France reported a stagnation compared to the previous quarter, while Germany beat expectations with growth of 0.3%. Italy and Spain also performed better than expected, despite the slowdown.
The escalation of the conflict and the subsequent surge in oil prices are changing the economic outlook. The German government has cut its growth forecast to 0.5%, and the International Monetary Fund has revised its expectations for the eurozone to 1.1% for 2026 from 1.3%, warning of the risk of a stagflationary environment.
Inflation is accelerating, with the headline index reaching 3.0% in April. Core inflation eased slightly to 2.1%, but monthly price growth remained robust at 0.9%.
Surveys point to further weakening economic activity. The S&P Global Purchasing Managers’ Index returned to contraction in April after 15 months of growth, while consumer inflation expectations rose sharply.
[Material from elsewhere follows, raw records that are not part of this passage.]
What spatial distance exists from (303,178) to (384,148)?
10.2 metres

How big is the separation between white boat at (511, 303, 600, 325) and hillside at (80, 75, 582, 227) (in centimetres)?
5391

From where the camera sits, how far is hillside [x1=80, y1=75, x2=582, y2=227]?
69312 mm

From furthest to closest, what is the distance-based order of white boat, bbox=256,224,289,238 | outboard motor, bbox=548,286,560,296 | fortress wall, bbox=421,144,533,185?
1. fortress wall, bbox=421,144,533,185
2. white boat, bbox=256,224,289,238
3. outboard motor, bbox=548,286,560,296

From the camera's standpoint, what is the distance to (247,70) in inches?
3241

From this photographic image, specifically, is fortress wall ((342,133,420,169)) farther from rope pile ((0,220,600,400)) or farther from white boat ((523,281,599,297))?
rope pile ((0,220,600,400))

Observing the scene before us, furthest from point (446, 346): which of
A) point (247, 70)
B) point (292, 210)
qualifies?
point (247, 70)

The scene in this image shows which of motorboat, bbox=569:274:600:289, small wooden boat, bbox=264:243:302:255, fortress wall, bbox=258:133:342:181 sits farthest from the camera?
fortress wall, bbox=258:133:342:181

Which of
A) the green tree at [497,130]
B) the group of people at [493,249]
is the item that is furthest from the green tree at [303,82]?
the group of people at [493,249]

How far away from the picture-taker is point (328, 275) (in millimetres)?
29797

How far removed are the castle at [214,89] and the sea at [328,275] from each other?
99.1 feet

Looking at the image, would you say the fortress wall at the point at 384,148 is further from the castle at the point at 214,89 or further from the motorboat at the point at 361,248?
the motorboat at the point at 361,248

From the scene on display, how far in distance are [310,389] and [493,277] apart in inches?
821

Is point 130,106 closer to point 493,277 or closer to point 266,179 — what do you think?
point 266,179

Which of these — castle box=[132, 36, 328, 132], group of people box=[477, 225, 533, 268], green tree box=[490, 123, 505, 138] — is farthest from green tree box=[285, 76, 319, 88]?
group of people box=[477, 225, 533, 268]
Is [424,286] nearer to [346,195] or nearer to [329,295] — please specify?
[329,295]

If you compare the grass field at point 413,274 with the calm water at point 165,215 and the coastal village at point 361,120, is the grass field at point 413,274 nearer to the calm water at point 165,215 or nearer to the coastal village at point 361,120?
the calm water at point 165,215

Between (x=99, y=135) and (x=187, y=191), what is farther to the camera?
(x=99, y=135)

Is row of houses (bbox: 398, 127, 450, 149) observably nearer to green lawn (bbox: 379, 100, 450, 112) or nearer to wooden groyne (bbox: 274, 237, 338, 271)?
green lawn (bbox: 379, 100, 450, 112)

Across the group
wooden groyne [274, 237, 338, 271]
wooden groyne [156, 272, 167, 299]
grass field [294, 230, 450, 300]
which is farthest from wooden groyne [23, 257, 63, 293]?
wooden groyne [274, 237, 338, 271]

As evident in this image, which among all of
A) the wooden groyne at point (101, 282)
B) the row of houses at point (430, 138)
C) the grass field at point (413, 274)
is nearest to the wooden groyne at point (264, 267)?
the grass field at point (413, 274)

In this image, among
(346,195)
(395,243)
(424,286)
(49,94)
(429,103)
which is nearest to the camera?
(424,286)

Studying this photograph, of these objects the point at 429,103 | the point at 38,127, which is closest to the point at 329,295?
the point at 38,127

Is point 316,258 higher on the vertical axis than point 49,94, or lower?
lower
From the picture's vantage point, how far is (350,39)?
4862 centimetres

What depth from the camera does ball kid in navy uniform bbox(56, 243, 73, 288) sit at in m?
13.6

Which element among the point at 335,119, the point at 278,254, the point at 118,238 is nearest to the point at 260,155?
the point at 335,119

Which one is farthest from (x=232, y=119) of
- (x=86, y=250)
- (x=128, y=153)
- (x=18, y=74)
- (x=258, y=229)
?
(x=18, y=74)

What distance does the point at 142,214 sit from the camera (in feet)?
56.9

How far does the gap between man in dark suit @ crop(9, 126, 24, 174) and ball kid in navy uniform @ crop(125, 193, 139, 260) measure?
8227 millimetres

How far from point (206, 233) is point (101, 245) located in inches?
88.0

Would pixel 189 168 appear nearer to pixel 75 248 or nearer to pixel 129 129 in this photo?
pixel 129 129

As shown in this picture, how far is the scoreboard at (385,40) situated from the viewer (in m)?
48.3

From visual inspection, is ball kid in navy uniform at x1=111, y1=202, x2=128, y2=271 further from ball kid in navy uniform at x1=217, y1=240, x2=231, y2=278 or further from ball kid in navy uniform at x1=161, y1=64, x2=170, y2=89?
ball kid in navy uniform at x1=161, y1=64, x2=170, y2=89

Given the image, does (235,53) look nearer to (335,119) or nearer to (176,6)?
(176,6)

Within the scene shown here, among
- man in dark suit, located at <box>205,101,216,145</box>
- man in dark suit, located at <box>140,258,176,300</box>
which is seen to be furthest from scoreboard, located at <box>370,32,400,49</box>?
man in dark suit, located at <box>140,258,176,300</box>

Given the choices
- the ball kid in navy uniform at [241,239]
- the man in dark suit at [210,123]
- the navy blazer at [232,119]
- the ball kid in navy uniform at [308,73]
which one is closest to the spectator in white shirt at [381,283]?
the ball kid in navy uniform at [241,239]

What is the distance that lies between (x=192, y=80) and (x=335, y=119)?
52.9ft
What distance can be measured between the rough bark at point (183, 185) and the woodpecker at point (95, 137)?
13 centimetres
The European Central Bank faces a difficult choice: whether to rein in inflation without deepening the economic slowdown. Data from its quarterly survey show that banks are already tightening lending conditions and raising interest rates.
The ECB is expected to keep policy unchanged at its current meeting, but markets are pricing in a rate hike as early as June and further hikes by the end of the year.
Some economists have warned of the risk of the central bank overreacting to a supply shock. "I think the ECB is on track to make a mistake in 2026 to make up for the mistake it made in 2022," said Jean-François Robbin of Natixis, stressing that growth is already weak and unemployment is rising in major economies.